Gennaro Acquaviva è uno degli spettatori privilegiati di pagine decisive della storia politica italiana: è stato infatti capo della segreteria politica di Bettino Craxi dal 1976 e poi suo consigliere politico a Palazzo Chigi. Intervistato sul Corriere della Sera da Walter Veltroni, l’ex dirigente socialista ha ripercorso i passaggi più importanti di quell’epoca, soffermandosi anche su uno dei momenti più tragici di quegli anni: il rapimento di Aldo Moro. Non tutti sanno che il leader della Democrazia Cristiana, dalla sua prigionia, indirizzò una lettera proprio a Bettino Craxi. I due non avevano una particolare confidenza, ma si stimavano. E Moro aveva capito che Craxi era tra i pochi decisi a trattare per la sua liberazione. Acquaviva, come peraltro ha fatto nel libro “Presunto colpevole – Gli ultimi giorni di Craxi” di Marcello Sorgi, racconta che quella lettera portò il leader socialista alle lacrime: “C’è un episodio che non posso dimenticare. Freato una mattina viene in Direzione e porta a Craxi una lettera di Moro. Mancano quindici giorni alla morte. Io rimango lì perché ero ansioso di sapere. Lo vedo uscire. Mi chiama Craxi e lo trovo che sta piangendo, nella sua stanza, con la lettera in mano. Ha le lacrime agli occhi e quasi butta verso di me questa lettera dicendo: “Adesso arriva quello della polizia e la deve sequestrare. Fai una copia”. Naturalmente non c’erano le fotocopiatrici all’epoca. Chiamiamo un fotografo di corsa e facciamo un’istantanea del testo. Dopo dieci minuti arriva Spinella, che allora era a capo della Digos. Immagina: io con questa lettera in mano, Craxi che piangeva come un cavallo. Consegno il testo come se fosse sangue di Gesù Cristo. Ma rimango basito dalla reazione del capo della Digos: prende la lettera, neanche la guarda e se la mette in tasca. Rimane in piedi nella mia stanza, non vede l’ora di andarsene. Mi dice solo: “Ma che caspita! Ma perché ci state a far perdere tempo! Ma che è sta roba! Insomma è tutto deciso, non c’è niente da fare, smettetela di rompere le scatole, di far perdere tempo a tutti”. Prende e se ne va. Era un bravo poliziotto, sia chiaro. Ma era evidentemente impregnato del clima di quei giorni, del mondo in cui operava. Che probabilmente lo aveva dato per morto il giorno stesso in cui l’hanno preso“.
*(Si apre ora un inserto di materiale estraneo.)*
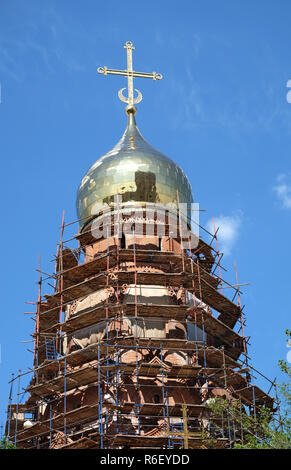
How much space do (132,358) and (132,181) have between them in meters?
8.29

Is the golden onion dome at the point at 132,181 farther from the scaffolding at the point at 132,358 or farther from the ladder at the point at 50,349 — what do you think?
the ladder at the point at 50,349

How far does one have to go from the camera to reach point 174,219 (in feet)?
124

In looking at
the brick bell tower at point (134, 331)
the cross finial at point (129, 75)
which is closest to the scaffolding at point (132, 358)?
the brick bell tower at point (134, 331)

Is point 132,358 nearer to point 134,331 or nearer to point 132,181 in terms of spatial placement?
point 134,331

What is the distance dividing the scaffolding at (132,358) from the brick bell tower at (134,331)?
5cm

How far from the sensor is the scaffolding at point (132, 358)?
1214 inches

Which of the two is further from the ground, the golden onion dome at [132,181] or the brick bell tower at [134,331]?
Answer: the golden onion dome at [132,181]

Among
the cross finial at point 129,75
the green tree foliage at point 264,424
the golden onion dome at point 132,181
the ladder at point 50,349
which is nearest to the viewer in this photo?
the green tree foliage at point 264,424

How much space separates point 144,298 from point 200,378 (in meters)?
3.60

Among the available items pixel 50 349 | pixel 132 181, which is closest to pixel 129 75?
pixel 132 181

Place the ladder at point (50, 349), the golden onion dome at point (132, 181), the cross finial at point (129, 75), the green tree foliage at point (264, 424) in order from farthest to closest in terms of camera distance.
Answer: the cross finial at point (129, 75), the golden onion dome at point (132, 181), the ladder at point (50, 349), the green tree foliage at point (264, 424)
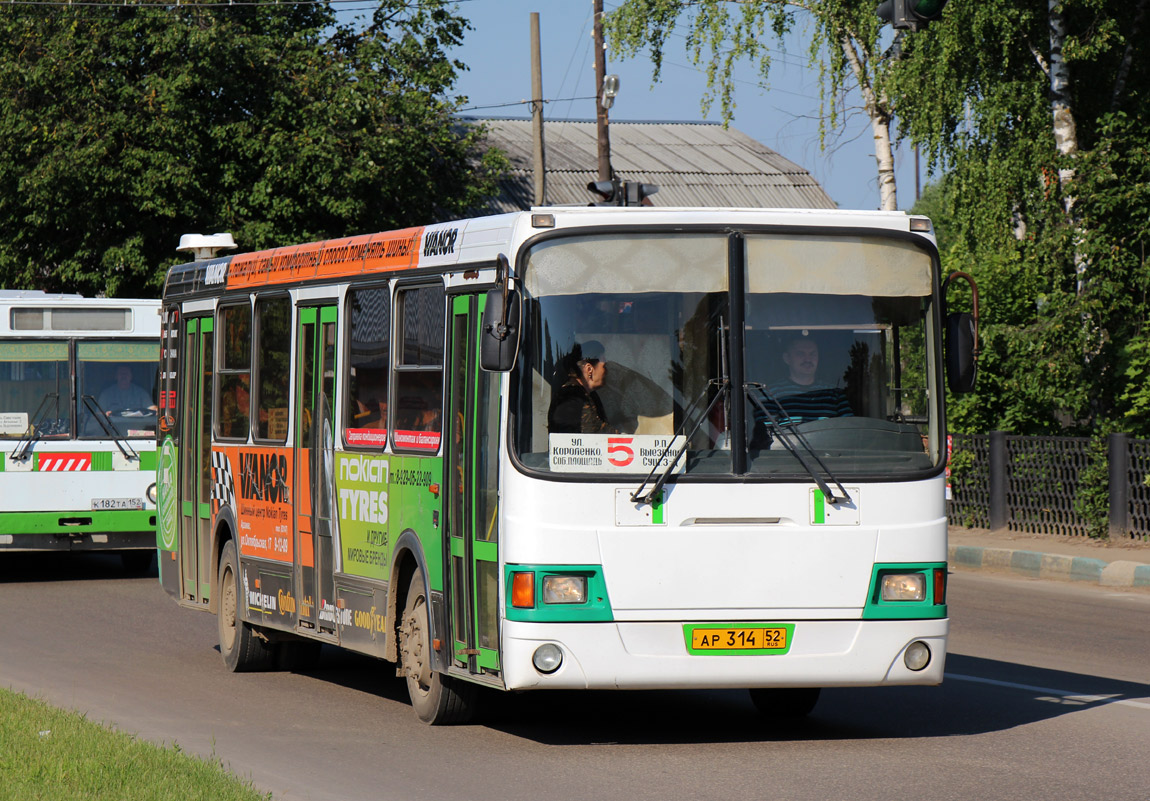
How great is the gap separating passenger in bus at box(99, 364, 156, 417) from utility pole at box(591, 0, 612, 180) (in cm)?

GENNARO ACQUAVIVA: “BERLINGUER STAVA PER MORIRE E BETTINO SEMBRAVA UN PAZZO”
C’è un altro episodio, raccontato Gennaro Acquaviva, che racconta di un’umanità di Bettino Craxi non così nota per il mainstream. Emerge chiaramente nei momenti precedenti la morte di Enrico Berlinguer, il leader del Partito Comunista con cui Craxi era solito battagliare politicamente: “Siamo a Londra, una visita ufficiale alla Thatcher. Verso le dieci, dieci e mezzo di sera torniamo in albergo, nella hall ci sono tutti i giornalisti pronti a bloccare Craxi e lui si mette lì a parlare. Da pochi giorni c’è stata la rottura sulla Scala mobile. Io me ne vado a letto perché non mi va di stare lì, ma immagino che abbia criticato duramente Berlinguer. Sono a letto, verso mezzanotte mi telefona con la voce strozzata dicendo: “Vieni qui, corri”. Corro là pensando che stesse male. È ancora vestito e mi dice “Berlinguer sta per morire, ha avuto un malore mentre faceva un comizio, sto parlando col prefetto di Padova, mi sta richiamando per dirmi come sta.”. Era come impazzito, andava in giro per la stanza con le braccia alzate come un matto. Può darsi fosse anche preoccupato per quegli attacchi, ora sgradevoli. Ma era davvero addolorato, era uno come lui, della sua generazione, che se ne stava andando. Uno con cui aveva combattuto ma che stimava, sentiva dalla stessa parte. Craxi con la morte ha avuto sempre un rapporto difficile, si ritraeva nel giudizio. Anche quando doveva fare una commemorazione, per esempio di Nenni, quasi non riusciva a parlare, commosso e teso pensando al dopo“.